-- Task statement --
Copy the lines verbatim, beginning with the line that contains "family: Elephantidae" and continuing through the end of the data, and only those lines.

Data records: Begin

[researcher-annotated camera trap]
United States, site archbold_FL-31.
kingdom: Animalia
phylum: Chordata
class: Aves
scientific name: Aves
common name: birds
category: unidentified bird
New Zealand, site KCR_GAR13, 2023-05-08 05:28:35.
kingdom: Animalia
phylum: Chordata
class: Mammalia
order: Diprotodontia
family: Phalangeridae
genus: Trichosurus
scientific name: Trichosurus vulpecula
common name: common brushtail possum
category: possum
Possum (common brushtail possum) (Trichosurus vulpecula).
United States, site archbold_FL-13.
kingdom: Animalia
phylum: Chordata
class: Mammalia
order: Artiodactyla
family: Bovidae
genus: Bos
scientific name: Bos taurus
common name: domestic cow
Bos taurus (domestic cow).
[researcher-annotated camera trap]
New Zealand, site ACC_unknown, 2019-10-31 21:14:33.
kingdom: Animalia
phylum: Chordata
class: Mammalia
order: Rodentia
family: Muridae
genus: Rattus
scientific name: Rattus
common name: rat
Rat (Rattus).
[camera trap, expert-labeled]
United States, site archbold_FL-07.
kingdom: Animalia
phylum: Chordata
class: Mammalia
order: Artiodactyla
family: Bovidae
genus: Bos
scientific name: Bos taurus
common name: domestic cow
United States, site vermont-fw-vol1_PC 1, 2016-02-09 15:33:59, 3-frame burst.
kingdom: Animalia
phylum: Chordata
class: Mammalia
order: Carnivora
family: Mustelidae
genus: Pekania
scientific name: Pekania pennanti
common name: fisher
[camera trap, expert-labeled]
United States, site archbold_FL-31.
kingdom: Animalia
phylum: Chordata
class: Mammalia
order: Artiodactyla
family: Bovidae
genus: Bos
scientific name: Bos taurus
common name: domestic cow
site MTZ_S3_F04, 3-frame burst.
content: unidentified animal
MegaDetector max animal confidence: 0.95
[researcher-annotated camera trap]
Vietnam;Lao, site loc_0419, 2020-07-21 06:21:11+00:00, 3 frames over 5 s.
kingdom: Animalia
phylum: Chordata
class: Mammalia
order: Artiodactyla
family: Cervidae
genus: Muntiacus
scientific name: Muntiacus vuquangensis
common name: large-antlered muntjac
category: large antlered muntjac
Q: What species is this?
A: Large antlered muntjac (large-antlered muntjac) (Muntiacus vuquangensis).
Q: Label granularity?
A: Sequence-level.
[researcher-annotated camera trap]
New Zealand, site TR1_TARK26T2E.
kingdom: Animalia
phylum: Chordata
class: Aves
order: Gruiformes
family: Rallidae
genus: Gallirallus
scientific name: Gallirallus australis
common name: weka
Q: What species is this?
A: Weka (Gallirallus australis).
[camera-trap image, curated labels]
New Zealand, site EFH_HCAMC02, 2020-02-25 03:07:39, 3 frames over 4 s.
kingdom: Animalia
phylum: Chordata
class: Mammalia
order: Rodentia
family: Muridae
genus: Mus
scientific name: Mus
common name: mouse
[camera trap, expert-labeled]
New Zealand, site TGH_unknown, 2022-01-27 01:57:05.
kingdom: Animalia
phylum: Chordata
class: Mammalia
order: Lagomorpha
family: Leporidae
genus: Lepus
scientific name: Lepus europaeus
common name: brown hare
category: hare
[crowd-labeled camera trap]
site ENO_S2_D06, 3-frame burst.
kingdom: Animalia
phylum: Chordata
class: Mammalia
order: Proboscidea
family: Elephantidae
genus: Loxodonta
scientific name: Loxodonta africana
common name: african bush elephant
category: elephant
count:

Data records: End

-- Task solution --
family: Elephantidae
genus: Loxodonta
scientific name: Loxodonta africana
common name: african bush elephant
category: elephant
count:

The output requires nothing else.